Passage to read:
That's a question that is often discussed, though not always with the necessary rigor. The general consensus is that 'you can have the statistics say whatever you want'. I strongly disagree with this statement, and I'll use a real-life example to show why.

Are my shrimps chips the best ever?

I stamble across the following label a few days back:

shrimp chips

(see also the product page on Casino's website)

The package of my (cheap and average tasting) shrimp chips advertises that they have been chosen as having the best taste.  The writing around the central circle states that they have been compared to 4 competitor's chips by 125 consumers.

Everything is wrong with this, and it is one of the core rationale for the common saying that statistics can tell whatever the commentator/journalist/politician/etc. want them to. The truth however is slightely different: you can indeed have statistics tell whatever you want, if and only if you use a weak enough methodology.

Job: Continue the piece on statistical rigor and the shrimp chips taste claim, picking up right after its final sentence.

Record list:
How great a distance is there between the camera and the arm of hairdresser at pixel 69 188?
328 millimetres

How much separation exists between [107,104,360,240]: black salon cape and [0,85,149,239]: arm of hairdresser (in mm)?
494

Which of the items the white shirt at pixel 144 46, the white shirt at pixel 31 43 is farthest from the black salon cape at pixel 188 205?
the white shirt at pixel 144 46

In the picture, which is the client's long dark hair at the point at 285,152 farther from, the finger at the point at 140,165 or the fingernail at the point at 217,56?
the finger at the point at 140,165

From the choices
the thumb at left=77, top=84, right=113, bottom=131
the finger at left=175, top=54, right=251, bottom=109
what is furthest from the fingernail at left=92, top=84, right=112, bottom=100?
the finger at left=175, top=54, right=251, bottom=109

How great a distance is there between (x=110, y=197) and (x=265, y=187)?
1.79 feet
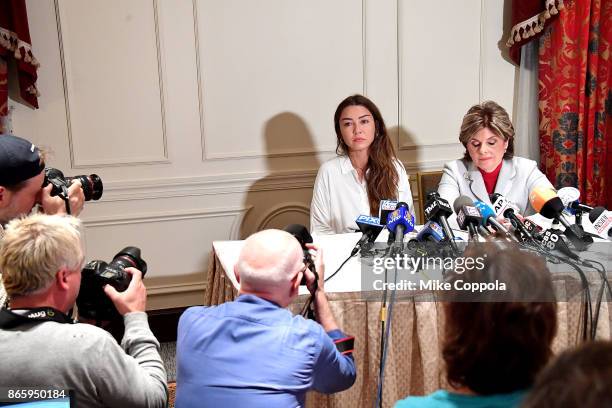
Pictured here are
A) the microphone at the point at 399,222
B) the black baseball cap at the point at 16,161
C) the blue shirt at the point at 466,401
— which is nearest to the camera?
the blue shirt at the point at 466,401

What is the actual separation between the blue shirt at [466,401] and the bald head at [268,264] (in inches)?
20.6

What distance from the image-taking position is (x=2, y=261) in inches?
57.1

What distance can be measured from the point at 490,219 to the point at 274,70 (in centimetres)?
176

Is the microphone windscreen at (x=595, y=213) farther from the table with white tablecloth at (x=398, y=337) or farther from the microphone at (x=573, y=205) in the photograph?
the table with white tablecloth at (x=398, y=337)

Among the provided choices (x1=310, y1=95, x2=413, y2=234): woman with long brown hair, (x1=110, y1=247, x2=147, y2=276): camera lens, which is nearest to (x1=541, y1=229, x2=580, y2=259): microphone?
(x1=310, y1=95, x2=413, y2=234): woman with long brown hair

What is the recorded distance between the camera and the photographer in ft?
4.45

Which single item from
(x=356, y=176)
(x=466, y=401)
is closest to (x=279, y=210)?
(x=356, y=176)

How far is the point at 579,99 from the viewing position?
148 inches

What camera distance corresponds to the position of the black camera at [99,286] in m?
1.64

* * *

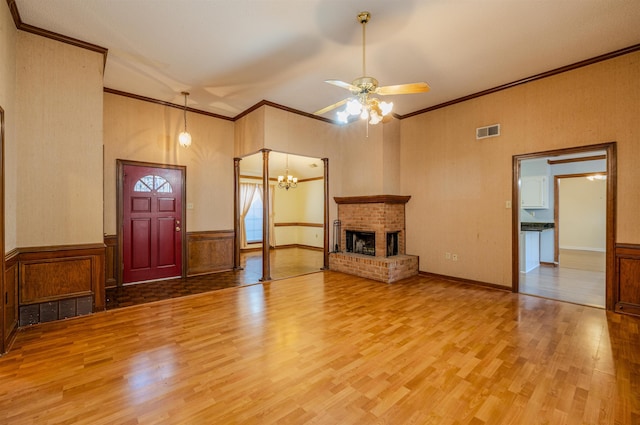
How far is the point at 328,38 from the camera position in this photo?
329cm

Answer to this task:
Here, the sample is only composed of 125 consumers. In France, there are about 65 million persons. That is, the chips have been tested by 0.000002% of the population. Sure, it wouldn't be wise to use the full population as a sample, but you might want to scale up a bit the size of the sample. To test the preferences of a population on things that are supposedly easily distinguished, such as politicians, survey institutes typically gather the opinions of a random sample composed of about 2000 people. Now, if you want people to make a difference between 5 similarly looking and tasting chips (which rip your palace at each bite by the way), you should use a bigger sample than a mere 125 persons.

There are several advantages in choosing such small sample:

  • It is less costly,
  • You are much more likely to see a false positive appear, as your confidence interval for your statistics is as good as null. That is, you are much more likely to find an artefact, something that doesn't holds for the whole population, but that you nevertheless find in your sample by pure luck,
  • If you don't find the expected result, you can easily discard the result as non significant, and try again. Remember 1), such study on few people is relatively quick. So in the end, it's more like 'keep on sampling 125 people until you find the desired result'.

It is crystal clear here that Casino is using a very weak methodology. They actually do their best to keep costs low and to have the stats be wrong, or at least unreliable.

Take-aways and further readings

  • Statistics are reliable if and only if the methodology used is rigorous.
  • We always need to be sceptical of statistics, and find out the methodology, sample size, assumptions, etc.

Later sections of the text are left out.